Search Autocomplete (Typeahead) — System Design Space

Search autocomplete (typeahead) is a panel of top-N query candidates that refreshes as you type, and it shows up almost everywhere: search boxes, browser address bars, messenger fields, and store product search. It looks like a small feature, but behind it sits a standalone architecture with an extremely tight per-keystroke latency budget.

Unlike the neighboring full-text search case, here we rank query candidates by prefix rather than documents by query. The core is a prefix structure (trie, compressed trie, or FST) with precomputed top-K at nodes, a hot read path through an edge cache, and a heavy offline rebuild of the dictionary from aggregated query frequencies.

In interviews this case is valued for its clean online/offline split, clear memory-versus-latency trade-offs, and a wealth of practical details: debounce, sharding by prefix, freshness, personalization, fuzzy typo handling, and log privacy. Working through it gives you a ready framework for reasoning about any suggestion system.

Pipeline Thinking

Ingestion, partitioning, deduplication, and stage latency drive system behavior.

Serving Layer

Index and cache-locality decisions directly shape user-facing query latency.

Consistency Window

Explicitly define where eventual consistency is acceptable and where it is not.

Cost vs Freshness

Balance update frequency with compute/storage cost and operational complexity.

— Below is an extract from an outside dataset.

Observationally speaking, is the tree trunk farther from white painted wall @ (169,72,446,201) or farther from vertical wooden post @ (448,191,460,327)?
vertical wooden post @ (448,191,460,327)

Problem Framing and Boundaries

The user hasn't finished typing yet, but the system already has to guess what they want. Search autocomplete (typeahead) is a panel of top-N query candidates that refreshes as you type: the prefix "sys" is entered, and "system design", "system administrator", and so on appear at once. Suggestions save keystrokes and help users phrase their intent; they show up in search boxes, browser address bars, the "To:" fields of messengers, and product search in stores. The hard part here is not the output — it is that you must answer on every keystroke, faster than the person types.

Boundary with the search system

The neighboring case, "Search System", is about full-text search: inverted index, document ranking, and retrieval over an already-submitted query. THIS case is about what happens before submission: prefix search, extremely low per-keystroke latency, and ranking of query candidates (not documents). Suggestions guess what the user is most likely looking for; search answers the query they finally pick.

What is NOT in scope

Document retrieval

Retrieval and result ranking belong to search-system-case

Result-page spell check

"Did you mean…" after a search is a separate subsystem

Semantic search

Vector matching by meaning is a different class of problem

Functional Requirements

Core Features

Top-N (usually 5–10) suggestions for the typed prefix
Rank candidates by popularity (query frequency)
Account for freshness: a surge of interest in a new query reaches suggestions
Highlight the matched prefix in the suggestion list
Filter spam, abuse, and unsafe content

Extended Features

Personalization by user history and context
Typo tolerance (fuzzy / edit distance)
Multilingual support and different keyboard layouts
Matching on words inside the query, not just at the start of the string

Non-functional Requirements

A suggestion must appear before the next keystroke, or it is useless. So the key metric is per-keystroke p99 latency, not the time of a full search. Meanwhile the load measured in QPS is several times higher than search itself: every character of the query triggers its own suggestion call.

<100ms

p99 per keystroke (estimate)

~5–8×

QPS relative to search itself (estimate)

99.9%+

Availability (graceful degradation)

hours

Acceptable dictionary freshness (estimate)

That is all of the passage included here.